23 settembre 2010

San Miniato al Tedesco


In questi due mesi mi sono proposto e, naturalmente, esposto nella vetrina di Facebook. Ho trovato tanta gente che mi ha coinvolto in questo strano (per lo più gasato e a volte languido) circuito [ma in tutti i casi da non giudicare negativo perché di fatto ti dà la possibilità di dilatare la sfera delle conoscenze]; ebbene, lì, ad un certo punto è stata avanzata una denominazione di San Miniato che non mi è mai andata giù: San Miniato “al Tedesco”. Io ho preso posizione e ho inserito due brevi post che qui riporto; e ho inteso corredarli con due immagini scattate con la Laika di Barzacchi e con qualche nota di commento.


San Miniato al Tedesco. Non mi è mai piaciuto. Per una ragione storica [Leggere il dibattito tra Alessio Alessi e Dilvo Lotti di diversi anni fa che io sottoscrivo in pieno].

Ed ancora più per una ragione personale.


Io non so cosa io abbia fatto ai Tedeschi. Ma so quello che loro hanno fatto a me. Hanno minato la casa dove sono nato e dove ho trascorso la mia infanzia. E hanno minato anche quella dove ho trascorso la mia adolescenza. Non che io rinneghi la stagione che ho trascorso nelle case popolari: ma a chiunque non condivide la mia posizione augurerei di passare attraverso questa esperienza.



Foto di macerie in via Rondoni. E’ qui che la casa della mia infanzia fu rasa al suolo.


A 18 anni composi dei versi sull'aria di una canzone. Ora ricordo soltanto una strofa e il ritornello:


Colpito il seminario

Crollò la cappelletta delle suore

Dove morì il povero Angiolino

Con gli occhi aperti ed una mano al cuore


Rit.

Allora anch’io

Dissi cos’è del paesello mio

Cercai tra le macerie fumicanti

Udivo intorno acerbi gridi e pianti

Dovetti lacrimar


Questa foto presenta le macerie anche della casa in cui ho trascorso la mia adolescenza. Fu un addio non solo alla mia casa, ma anche agli amici del casamento.


Noi capivamo con troppa chiarezza che qualcosa finiva davvero: col chiudersi di un’epoca non vedevamo che seguito avrebbe avuto quella che sarebbe subentrata.

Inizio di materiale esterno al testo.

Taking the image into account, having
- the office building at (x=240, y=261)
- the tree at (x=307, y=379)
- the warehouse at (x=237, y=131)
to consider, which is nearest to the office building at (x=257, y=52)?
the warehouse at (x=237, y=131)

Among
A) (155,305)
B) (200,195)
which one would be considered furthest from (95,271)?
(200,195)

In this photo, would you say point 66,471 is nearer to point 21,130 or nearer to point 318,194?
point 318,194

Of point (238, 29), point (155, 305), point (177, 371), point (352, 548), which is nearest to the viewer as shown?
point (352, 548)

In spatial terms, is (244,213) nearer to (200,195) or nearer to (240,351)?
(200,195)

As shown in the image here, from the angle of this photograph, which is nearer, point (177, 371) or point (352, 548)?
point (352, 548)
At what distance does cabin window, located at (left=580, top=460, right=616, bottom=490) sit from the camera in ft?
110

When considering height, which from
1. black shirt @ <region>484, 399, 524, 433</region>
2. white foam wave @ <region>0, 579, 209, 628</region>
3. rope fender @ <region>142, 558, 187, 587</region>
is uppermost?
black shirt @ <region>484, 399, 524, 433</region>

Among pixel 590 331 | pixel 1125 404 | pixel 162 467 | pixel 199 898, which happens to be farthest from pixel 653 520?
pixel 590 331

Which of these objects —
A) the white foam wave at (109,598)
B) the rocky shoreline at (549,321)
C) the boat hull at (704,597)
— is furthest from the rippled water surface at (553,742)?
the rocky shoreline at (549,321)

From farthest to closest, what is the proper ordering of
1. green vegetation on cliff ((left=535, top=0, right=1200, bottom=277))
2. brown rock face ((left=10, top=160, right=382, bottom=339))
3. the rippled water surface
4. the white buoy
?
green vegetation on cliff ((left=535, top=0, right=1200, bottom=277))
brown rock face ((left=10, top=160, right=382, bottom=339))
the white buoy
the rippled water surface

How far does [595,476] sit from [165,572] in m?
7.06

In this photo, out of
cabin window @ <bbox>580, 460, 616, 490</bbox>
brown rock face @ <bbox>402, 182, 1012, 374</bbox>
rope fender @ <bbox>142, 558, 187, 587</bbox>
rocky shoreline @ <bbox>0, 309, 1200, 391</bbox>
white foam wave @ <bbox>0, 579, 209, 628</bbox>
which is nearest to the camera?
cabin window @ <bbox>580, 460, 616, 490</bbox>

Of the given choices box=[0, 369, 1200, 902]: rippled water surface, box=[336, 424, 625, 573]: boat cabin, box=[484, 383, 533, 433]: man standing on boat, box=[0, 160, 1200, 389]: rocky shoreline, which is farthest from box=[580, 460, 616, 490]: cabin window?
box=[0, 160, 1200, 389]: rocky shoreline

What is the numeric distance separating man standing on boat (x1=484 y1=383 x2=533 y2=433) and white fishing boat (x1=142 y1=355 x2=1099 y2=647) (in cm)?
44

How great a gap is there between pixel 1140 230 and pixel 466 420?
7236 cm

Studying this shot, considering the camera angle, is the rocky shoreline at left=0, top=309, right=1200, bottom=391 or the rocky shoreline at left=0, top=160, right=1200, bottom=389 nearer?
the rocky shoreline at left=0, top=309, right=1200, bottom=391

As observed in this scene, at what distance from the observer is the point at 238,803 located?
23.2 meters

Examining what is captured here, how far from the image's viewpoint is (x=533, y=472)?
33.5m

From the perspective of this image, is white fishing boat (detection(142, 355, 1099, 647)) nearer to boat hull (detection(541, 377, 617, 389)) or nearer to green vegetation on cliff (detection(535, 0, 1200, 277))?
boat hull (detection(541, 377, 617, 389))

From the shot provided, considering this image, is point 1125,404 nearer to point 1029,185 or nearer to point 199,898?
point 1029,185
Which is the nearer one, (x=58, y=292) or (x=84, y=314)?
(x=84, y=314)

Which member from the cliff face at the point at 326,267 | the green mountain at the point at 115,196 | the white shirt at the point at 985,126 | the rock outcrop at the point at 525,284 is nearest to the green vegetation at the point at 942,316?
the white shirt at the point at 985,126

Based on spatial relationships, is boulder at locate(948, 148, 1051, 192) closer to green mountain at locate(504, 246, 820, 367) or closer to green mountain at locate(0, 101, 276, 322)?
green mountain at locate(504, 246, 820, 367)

Senza casa, con un passato distrutto, ci sentimmo anche senza futuro perché l’evento di allora ci avrebbe divisi e come dispersi, noi, che essendo cresciuti insieme, non potevamo nemmeno immaginare come potessimo vivere separati.


Vedi Luciano Marrucci, “San Miniato Minato” in Come tacevano le cicale in quella estate del 1944, Edizioni Orcio d’Oro, San Miniato, 1994, pag. 29.

1 commento:

aurelio cupelli ha detto...

Il confronto con la Storia, è sempre stato, per me, un tema molto affascinante.
Sul fatto di chiamare o meno "al Tedesco" San Miniato, appartiene a quel mondo a parte, che si intreccia con la Storia, che si chiama toponomastica.
I motivi del suffisso "al Tedesco" appartengono alla Storia, come i motivi che ne hanno portato alla sua cancellazione, almeno sulle cartine geografiche, come sui documenti amministrativi.
Quelle bombe del luglio del '44, allo stesso modo da considerare, sia la bomba esplosa in Duomo, sia quelle che hanno demolito gran parte dei palazzi cittadini, hanno il sapore del tradimento.
Un'unione, un matrimonio nato nel profondo del passato, cancellato dall'irresponsabilità e dalla follia del tradimento. Se poi ad aver tradito fu l'Italia, come nazione intera, con l'8 settembre, o la Germania che distrusse, come nella ceca rabbia della gelosia e del rancore, la città chiamata "al Tedesco", dipende dall'oggettività della Storia stessa.
Anche a me l'affisso "al Tedesco" non mi ha mai detto un granché, ma tempo fa mi resi conto perché.
Trovandomi a Marsala, nel maggio scorso, incontrai un signore che, per chiarire le sue origini disse: —Sono di San Miniato al Tedesco—, lo raccontai anche nel mio blog.
Capii che era un fatto di identità. Io, anche se abito qui, sono di Amandola. Il signore, che si trovava a più di mille chilometri dalle sue origini, lasciate peraltro negli anni '60, quando già "al Tedesco" era stato cancellato dalla Storia, quel "al Tedesco" lo considerava come un segno delle sue origini.